Idk, with I2C if it’s not something that needs a kernel level driver, there usually isn’t a problem with interacting with it from user space, for example basically all RAM RGB controllers are I2C and OpenRGB has no problem with them. I’m pretty sure I’ve only ever used an I2C device tree overlay for an RTC.
Also I2C/SMBus is present everywhere on x86, like some graphics cards expose it through their HDMI ports, even some server motherboards have a header for it; but for GPIO I’m unaware of any motherboards that expose it, so good luck researching the chipset and tracing out the pins.

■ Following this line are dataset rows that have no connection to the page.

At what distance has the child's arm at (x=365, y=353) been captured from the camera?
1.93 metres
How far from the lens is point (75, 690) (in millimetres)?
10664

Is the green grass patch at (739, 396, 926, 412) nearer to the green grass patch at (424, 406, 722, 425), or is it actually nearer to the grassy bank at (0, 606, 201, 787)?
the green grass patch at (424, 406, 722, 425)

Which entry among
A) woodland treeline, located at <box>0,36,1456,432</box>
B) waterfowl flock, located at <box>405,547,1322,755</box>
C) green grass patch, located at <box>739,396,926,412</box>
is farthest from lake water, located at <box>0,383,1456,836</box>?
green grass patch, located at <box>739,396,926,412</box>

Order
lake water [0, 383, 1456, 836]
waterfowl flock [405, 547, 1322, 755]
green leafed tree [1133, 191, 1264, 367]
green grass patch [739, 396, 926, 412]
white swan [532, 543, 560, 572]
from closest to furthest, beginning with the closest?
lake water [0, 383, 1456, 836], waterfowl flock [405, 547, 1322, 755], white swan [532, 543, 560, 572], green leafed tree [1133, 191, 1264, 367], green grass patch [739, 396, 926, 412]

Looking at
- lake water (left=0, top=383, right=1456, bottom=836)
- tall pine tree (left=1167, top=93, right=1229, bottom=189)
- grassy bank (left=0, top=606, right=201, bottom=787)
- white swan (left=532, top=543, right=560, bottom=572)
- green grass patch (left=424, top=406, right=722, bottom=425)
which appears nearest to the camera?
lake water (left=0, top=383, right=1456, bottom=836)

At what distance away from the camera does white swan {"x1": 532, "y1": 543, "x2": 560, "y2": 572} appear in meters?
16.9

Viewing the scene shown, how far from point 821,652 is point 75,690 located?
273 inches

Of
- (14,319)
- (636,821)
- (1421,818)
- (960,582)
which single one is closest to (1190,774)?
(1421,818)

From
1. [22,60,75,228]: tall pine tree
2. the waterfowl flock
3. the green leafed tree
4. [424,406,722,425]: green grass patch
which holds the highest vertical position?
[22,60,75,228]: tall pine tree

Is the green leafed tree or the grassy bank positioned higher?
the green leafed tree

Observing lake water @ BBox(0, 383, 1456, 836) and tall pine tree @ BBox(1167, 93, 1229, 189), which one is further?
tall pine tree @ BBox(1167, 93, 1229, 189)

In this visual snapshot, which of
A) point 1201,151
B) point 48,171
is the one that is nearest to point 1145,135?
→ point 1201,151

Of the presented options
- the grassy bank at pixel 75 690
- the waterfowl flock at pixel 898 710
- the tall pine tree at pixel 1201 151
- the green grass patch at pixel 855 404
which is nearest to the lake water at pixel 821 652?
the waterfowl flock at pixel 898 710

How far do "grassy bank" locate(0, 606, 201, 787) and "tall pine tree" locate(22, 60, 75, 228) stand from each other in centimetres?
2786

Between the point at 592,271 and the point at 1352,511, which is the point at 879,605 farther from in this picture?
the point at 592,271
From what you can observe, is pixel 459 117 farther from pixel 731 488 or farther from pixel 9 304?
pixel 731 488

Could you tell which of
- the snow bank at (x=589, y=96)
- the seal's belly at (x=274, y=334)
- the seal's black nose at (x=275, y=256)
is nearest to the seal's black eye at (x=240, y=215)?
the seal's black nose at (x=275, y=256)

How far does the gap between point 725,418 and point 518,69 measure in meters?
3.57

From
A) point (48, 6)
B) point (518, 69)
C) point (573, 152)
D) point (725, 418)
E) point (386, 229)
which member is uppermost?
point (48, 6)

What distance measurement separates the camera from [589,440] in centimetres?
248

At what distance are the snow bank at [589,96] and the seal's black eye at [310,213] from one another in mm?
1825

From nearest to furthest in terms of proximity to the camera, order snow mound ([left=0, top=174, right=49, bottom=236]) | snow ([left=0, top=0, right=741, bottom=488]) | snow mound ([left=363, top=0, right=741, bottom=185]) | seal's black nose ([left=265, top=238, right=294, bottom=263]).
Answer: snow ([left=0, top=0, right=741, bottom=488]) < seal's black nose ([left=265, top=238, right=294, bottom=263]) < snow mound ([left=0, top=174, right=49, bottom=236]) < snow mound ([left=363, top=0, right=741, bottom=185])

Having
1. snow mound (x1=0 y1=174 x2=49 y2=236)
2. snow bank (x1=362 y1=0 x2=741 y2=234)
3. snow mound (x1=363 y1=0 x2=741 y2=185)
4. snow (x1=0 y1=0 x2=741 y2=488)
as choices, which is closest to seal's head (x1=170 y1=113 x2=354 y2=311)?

Only a fraction of it is RTCs. What is in the Pi overlays folder is from everything. Not even all the DT I2C RTCs. There is loads of ADCs, DACs, IO extenders, all sorts.
It’s really annoying you can’t do DT on x86 Linux. It’s a bit of a gap in the platform. It would make Linux ARM based developer’s lives easier.
These should all work without kernel drivers. For example, here’s a user space python library for ADS1*15 ADCs, or Nuvoton MS51 IO Expanders. Unless you need very specific timing or require the kernel to know about it, you shouldn’t need a kernel driver.
You can of course write drivers for them, but then it’s you own abstraction not the standard Linux abstraction. (You can hack something up with IIO for that stuff, but it’s not pretty). There is CUSE (part of FUSE) you can do some character devices with.
Existing drivers in Python are messy to use if you our not developer in Python.
The nice thing about in kernel is:
The Linux kernel does hardware abstraction. It’s not a microkernel. There is limited support for proper userspace drivers.
If you doing some application specific app, that will only work with those chips, use do it in userspace. But to make a normal system for normal use, you want things in kernel like normal.